Brano da esaminare:
Non sono pochi i frequentatori del parco che si chiedono come mai i giochi e le attrezzature sportive sono tutti posizionato sotto il sole. In verità non tutti, solo quelli realizzati con l'appalto del 2012, uno dei più costosi mai visti sulla terra: 400 mila euro per tagliare un po' di alberi, rifare qualche vialetto, spostare le statue e, appunto, installare i giochi e le attrezzature vicino al bar. Gli altri giochi, quelli realizzati -  prima e senza l'intermediazione della Mangiatoia (la società Le Serre di cui sindaco e amici dispongono a volte come se fosse un bancomat) - direttamente dagli uffici del Comune, sono all'ombra, così in questi giorni i bambini si concentrano lì.
La foto è stata scattata alle 11 del 21 luglio 2020, sul più bello fra i giochi non c'è nessun bambino, d'altra parte fa un tale caldo che non ci si resiste. I bimbi sono tutti a contendersi i più modesti "vecchi" giochi di fronte alla farmacia e vicino al monumento. Quelli sono quasi sempre al'ombra.
Possibile che gli architetti pagati dalla Mangiatoia non sapessero che i bimbi frequentano i parchi nella bella stagione e nelle giornate assolate? Chi ha controllato il loro lavoro prima di pagare?
A questo dovrebbero provare a rispondere, oltre che gli amministratori della città, anche i cittadini lecca lecca. Quelli che sui social, e non solo lì, ringraziano il sindaco e gli assessori se viene tagliata l'erba o svuotato il cestino (l'hai pagato il servizio non lo sai?), scambiando la buona educazione con l'attitudine italica al lecchinaggio sempre e comunque. Non si sa mai.

Lavoro richiesto:
Puoi ricopiare per intero il testo qui sopra sui giochi del parco, senza cambiare nulla?

Dati estratti:
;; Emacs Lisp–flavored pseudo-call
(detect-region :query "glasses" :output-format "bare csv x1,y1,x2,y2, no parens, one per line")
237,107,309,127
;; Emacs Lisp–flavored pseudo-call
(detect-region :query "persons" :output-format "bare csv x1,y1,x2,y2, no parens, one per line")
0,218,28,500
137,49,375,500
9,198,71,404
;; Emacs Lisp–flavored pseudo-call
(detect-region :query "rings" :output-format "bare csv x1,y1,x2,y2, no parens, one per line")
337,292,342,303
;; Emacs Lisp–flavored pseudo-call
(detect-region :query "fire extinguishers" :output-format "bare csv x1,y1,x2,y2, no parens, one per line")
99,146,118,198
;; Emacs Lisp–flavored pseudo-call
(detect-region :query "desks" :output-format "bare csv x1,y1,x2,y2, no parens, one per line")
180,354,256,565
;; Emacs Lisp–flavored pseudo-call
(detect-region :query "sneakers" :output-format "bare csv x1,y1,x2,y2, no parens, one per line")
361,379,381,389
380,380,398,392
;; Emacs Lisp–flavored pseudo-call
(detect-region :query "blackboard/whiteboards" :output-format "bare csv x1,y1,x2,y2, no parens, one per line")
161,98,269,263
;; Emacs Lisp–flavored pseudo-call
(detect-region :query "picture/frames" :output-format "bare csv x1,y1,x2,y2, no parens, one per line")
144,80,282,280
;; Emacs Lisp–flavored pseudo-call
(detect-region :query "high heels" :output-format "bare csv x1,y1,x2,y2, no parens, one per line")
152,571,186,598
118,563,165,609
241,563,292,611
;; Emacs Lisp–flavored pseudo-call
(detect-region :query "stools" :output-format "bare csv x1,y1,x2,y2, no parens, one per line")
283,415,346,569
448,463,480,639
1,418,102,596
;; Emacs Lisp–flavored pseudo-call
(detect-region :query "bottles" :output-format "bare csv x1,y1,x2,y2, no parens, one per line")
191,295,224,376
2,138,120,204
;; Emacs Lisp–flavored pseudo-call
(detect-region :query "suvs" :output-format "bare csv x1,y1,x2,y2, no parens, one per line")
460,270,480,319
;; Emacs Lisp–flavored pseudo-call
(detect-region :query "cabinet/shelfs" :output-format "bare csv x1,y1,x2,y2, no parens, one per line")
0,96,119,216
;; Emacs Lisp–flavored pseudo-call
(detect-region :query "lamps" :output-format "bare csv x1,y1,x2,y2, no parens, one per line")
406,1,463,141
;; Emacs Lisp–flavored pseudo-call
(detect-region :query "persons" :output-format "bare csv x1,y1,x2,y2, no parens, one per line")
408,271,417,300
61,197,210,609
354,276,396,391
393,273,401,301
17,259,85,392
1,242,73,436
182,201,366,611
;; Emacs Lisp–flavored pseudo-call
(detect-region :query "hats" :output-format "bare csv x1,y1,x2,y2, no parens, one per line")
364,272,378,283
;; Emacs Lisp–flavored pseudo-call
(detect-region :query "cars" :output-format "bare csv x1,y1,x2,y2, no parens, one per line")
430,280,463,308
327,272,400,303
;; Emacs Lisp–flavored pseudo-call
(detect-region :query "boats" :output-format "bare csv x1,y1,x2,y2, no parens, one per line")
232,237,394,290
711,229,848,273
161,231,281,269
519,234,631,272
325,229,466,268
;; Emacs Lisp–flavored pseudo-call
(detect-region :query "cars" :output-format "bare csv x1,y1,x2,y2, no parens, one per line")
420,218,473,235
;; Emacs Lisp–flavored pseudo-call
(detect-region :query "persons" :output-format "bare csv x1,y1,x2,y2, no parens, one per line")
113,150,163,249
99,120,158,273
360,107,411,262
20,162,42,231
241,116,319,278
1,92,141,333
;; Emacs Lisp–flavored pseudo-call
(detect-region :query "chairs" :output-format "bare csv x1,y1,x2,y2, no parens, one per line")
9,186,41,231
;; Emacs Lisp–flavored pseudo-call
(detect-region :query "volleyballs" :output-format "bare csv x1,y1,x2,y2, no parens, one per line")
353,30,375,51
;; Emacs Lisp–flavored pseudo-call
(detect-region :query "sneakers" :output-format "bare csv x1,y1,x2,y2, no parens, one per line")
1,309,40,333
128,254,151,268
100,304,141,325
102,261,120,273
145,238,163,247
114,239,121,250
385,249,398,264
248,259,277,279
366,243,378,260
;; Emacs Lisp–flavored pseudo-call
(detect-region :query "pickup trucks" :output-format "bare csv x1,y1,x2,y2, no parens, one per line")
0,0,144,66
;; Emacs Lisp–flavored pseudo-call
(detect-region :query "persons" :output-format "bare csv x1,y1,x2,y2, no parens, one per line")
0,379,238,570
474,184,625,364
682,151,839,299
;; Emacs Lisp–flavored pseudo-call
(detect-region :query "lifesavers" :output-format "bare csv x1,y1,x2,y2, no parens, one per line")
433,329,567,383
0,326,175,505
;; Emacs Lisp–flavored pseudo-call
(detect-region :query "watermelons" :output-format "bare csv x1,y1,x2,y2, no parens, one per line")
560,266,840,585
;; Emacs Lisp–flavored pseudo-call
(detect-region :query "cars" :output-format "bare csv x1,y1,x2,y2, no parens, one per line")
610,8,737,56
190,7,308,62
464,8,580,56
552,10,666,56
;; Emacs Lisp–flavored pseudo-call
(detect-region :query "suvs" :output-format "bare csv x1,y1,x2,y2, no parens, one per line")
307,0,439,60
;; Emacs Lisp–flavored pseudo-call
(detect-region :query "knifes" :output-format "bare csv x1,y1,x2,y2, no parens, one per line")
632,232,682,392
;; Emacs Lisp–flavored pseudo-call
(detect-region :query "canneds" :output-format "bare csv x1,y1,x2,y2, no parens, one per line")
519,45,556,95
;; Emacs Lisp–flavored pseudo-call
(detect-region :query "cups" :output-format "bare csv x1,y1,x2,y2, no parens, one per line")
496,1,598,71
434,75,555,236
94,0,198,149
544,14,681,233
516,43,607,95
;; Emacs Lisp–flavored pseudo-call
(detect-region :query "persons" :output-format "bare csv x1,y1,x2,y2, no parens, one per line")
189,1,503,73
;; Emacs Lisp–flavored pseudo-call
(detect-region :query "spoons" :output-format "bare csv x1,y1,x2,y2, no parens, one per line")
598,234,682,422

Soluzione del compito:
Non sono pochi i frequentatori del parco che si chiedono come mai i giochi e le attrezzature sportive sono tutti posizionato sotto il sole. In verità non tutti, solo quelli realizzati con l'appalto del 2012, uno dei più costosi mai visti sulla terra: 400 mila euro per tagliare un po' di alberi, rifare qualche vialetto, spostare le statue e, appunto, installare i giochi e le attrezzature vicino al bar. Gli altri giochi, quelli realizzati -  prima e senza l'intermediazione della Mangiatoia (la società Le Serre di cui sindaco e amici dispongono a volte come se fosse un bancomat) - direttamente dagli uffici del Comune, sono all'ombra, così in questi giorni i bambini si concentrano lì.
La foto è stata scattata alle 11 del 21 luglio 2020, sul più bello fra i giochi non c'è nessun bambino, d'altra parte fa un tale caldo che non ci si resiste. I bimbi sono tutti a contendersi i più modesti "vecchi" giochi di fronte alla farmacia e vicino al monumento. Quelli sono quasi sempre al'ombra.
Possibile che gli architetti pagati dalla Mangiatoia non sapessero che i bimbi frequentano i parchi nella bella stagione e nelle giornate assolate? Chi ha controllato il loro lavoro prima di pagare?
A questo dovrebbero provare a rispondere, oltre che gli amministratori della città, anche i cittadini lecca lecca. Quelli che sui social, e non solo lì, ringraziano il sindaco e gli assessori se viene tagliata l'erba o svuotato il cestino (l'hai pagato il servizio non lo sai?), scambiando la buona educazione con l'attitudine italica al lecchinaggio sempre e comunque. Non si sa mai.